Auto Shipping FAQ: How Does Auto Transport Insurance Work?
Auto transportation is an expensive process which requires a lot of faith, really, on your part. You have to have faith that the auto transport broker will find you a reputable and legitimate auto transport carrier, and you’re also putting faith in that carrier that they’ll take good care of your vehicle during transport.
Usually your faith is well-rewarded; stories of misconduct in the car shipping industry aren’t all that uncommon, but they’re far from the norm; in an industry as sparsely regulated as ours, you’ll usually find a lot of smaller companies trying to get a slice of the pie before things tighten up, and the car transport industry is no exception.

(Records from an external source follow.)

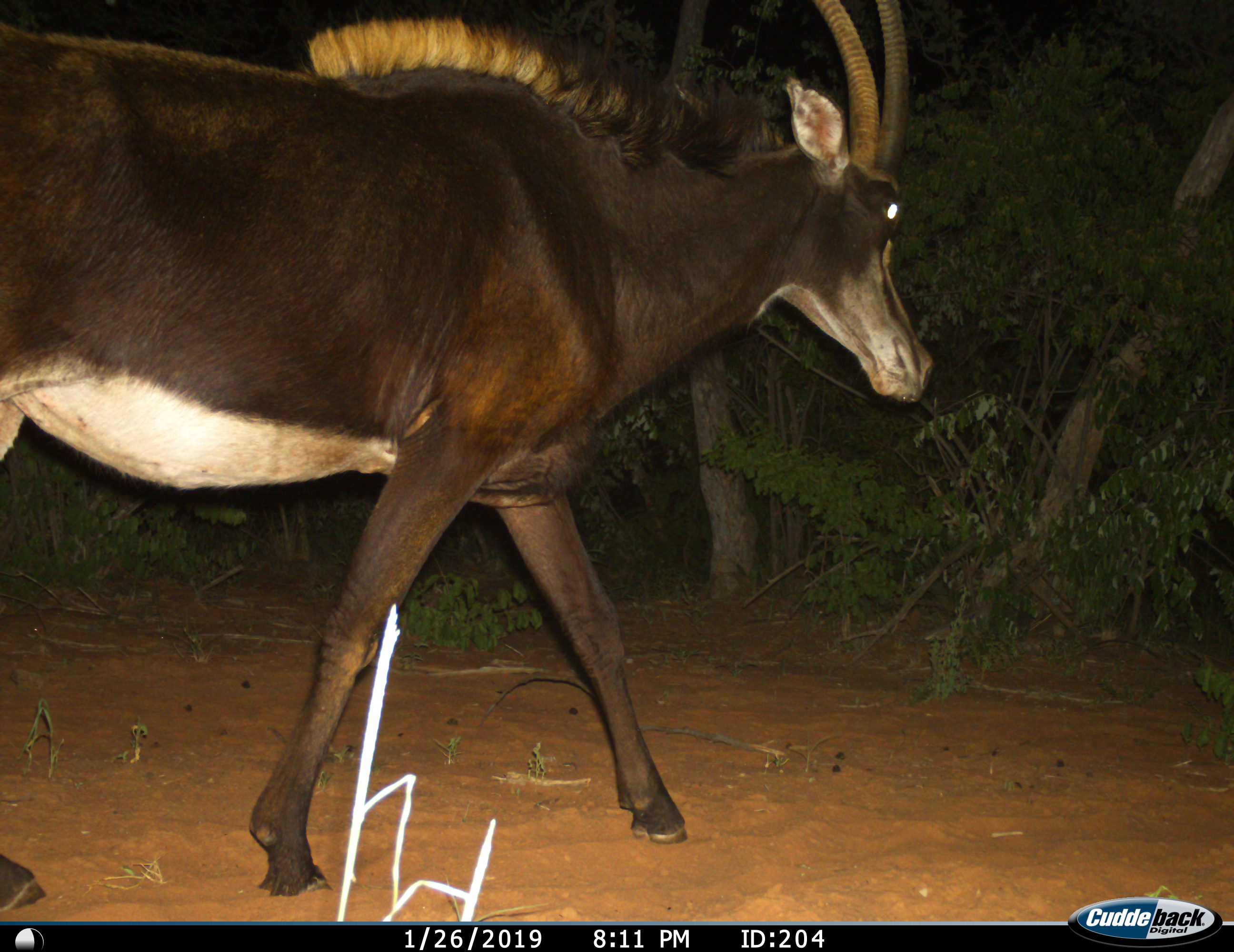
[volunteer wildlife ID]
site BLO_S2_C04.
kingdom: Animalia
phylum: Chordata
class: Mammalia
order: Artiodactyla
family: Bovidae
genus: Hippotragus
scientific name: Hippotragus niger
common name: sable antelope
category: sable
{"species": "sable (sable antelope) (Hippotragus niger)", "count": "1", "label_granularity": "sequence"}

There are probably over ten thousand auto transport companies between all the brokers, carriers and quote providers out there, and finding ones that really know what they’re doing can be a pain if you’re new to the experience or don’t know where to go.
So where to start? Well, this blog post should help. When it comes to insurance, only auto transport carriers actually have to carry insurance – if a broker tells you they have additional insurance coverage for sale, it’s a scam.
Brokers don’t need insurance for transporting cars because, simply put, they don’t physically transport them; they just broker the load between you and the carrier and make it easier for everyone to communicate and get along. Also, it doesn’t matter if you have insurance on your vehicle or not; your auto transporter’s insurance will always take precedent.
Any damage that the car is subjected to during transit will be repaired at the carrier’s expense (or their insurance company’s, anyway), which means that even if you have top-flight insurance on your car it won’t make a difference when it’s being shipped.
All auto transport carriers are required, per federal law, to carry at least $750,000 of public liability insurance as well as cargo insurance, though the latter may vary depending on the types of cars the company ships, how big their truck is, etc. Most standard transporters will carry upwards of $1 million worth of cargo insurance in case of catastrophic loss, which is incredibly rare.
Damage to vehicles most often consists of cracked windshields, minor dings and dents, and of course they’ll get dirty as most vehicles are shipped via an open transport carrier. However, any and all damages, as mentioned, must be taken care of via the transporters’ insurance policy. You will need to submit a claim through them and jump through all the (admittedly annoying) hoops to get your vehicle repaired.